Database very slow, after Reboot the Server.

Posted by shubuya on 15-Dec-2019 09:53

Hello friends,

I have the following problem.
A large database (40GB) is integrated in the RDBMS.
If the server is restarted, it takes a long time until the client can access the DB. It is OE 11.4 and Server 2016 from Windows. If the database runs on the server for some time, the performance is ok. Only after the restart is it extremely slow. It is an ESXI host where a virtual machine with Server 2016 is running, an idea or a tip?

All Replies

Posted by gus bjorklund on 16-Dec-2019 19:50

> On Dec 16, 2019, at 7:36 AM, shubuya wrote:

>

> If the server is restarted, it takes a long time until the client can access the DB.

Was the database shut down in an orderly fashion or did the system crash?

Posted by shubuya on 17-Dec-2019 05:39

Hello, the DB was shut down,it is More than 5 Minutes , the clients can Access dB, there is 128GB RAM, best CPU, only the HDD is Not the best, but More than 5 Minutes , it is too Long

Posted by shubuya on 17-Dec-2019 05:39

Hello, the DB was shut down,it is More than 5 Minutes , the clients can Access dB, there is 128GB RAM, best CPU, only the HDD is Not the best, but More than 5 Minutes , it is too Long

Posted by jamesmc on 17-Dec-2019 12:07

It sounds like the database performance improves as data is cached in the -B buffers.  This could suggest that the database itself resides on much slower or remote storage which I think you elude to.  I am not too sure how you could make this any better other than to improve your storage infrastructure

Posted by George Potemkin on 17-Dec-2019 14:49

> only the HDD is Not the best

Test read speed of bad disks. Compare with the results on  good disk. Just check the time of 'type LargeFile >nul'.

Posted by shubuya on 21-Dec-2019 05:42

Thank you all, but it is not normann, that it takes more than 5 Minutes , i can login to the application, after log in it takes also 3-4 minutes, are the parameters you know, i can edit,kind regards

Posted by ChUIMonster on 21-Dec-2019 13:30

You are correct.  That is not normal.

Posted by ChUIMonster on 21-Dec-2019 13:47

If you would like to get some help from the forum to improve the situation you should provide some more detailed information about your configuration.  Some things that I would like to know before commenting further:

1) What CPUs do you have?  ("best" is not helpful)  How many, what model, what clock speed?

2) What is the IO subsystem?  (knowing that the HDD is not the best is hardly surprising)  Are the HDDs internal to the host?  Or are they in a SAN?  Is there any RAID involved?  If the disks are external -- how is that external device connected?

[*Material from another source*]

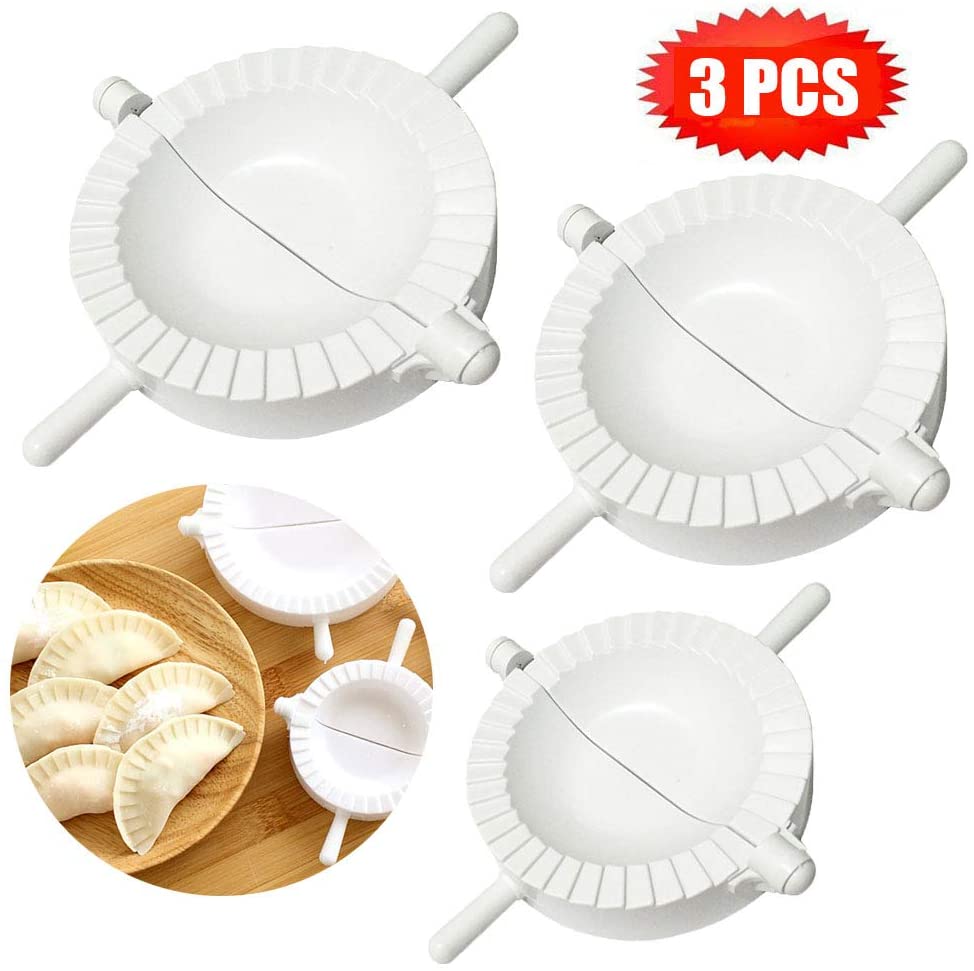 3 Packs Dumpling Maker Tools Pierogi Empanada Ravioli Mold Dough Wrappers Press Set Kitchen Accessories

3) You mention that you are running in a VM.  How is that VM configured?  What resources does the host actually have? What else is running on the host?

4) Windows is involved so your users are presumably connecting over a network.  Tell us about the network.  Are the users local to the server or are they connecting over a WAN?

5) Tell us about the application architecture.  Is it an old-style "fat" client-server application?  Or does it use app servers?  Is webspeed involved?  Or is it, perhaps, a web based app using PASOE?  Or something else?  Is it home-grown?  Or provided by a vendor?  If it is vendor provided then which vendor?  (Someone may have relevant experience with a known application.)

6) There are many, many startup parameters and configuration options that impact database and application performance.  Some of the most relevant:

a) To quickly and easily find out what startup parameters are actually being used open the database .lg file and search for the last instance of message "(333)".  The next 100 or so lines list the startup parameters that were actually used to start the db.  Post those.

b) From a "proenv" command prompt run:  proutil dbname -C describe

c) From a "proenv" command prompt run:  prostrct list dbname

If you provide enough detail then there is a good chance that someone will be able to point out opportunities to improve your performance.  Without more information you will only get guesses and uninformed speculation.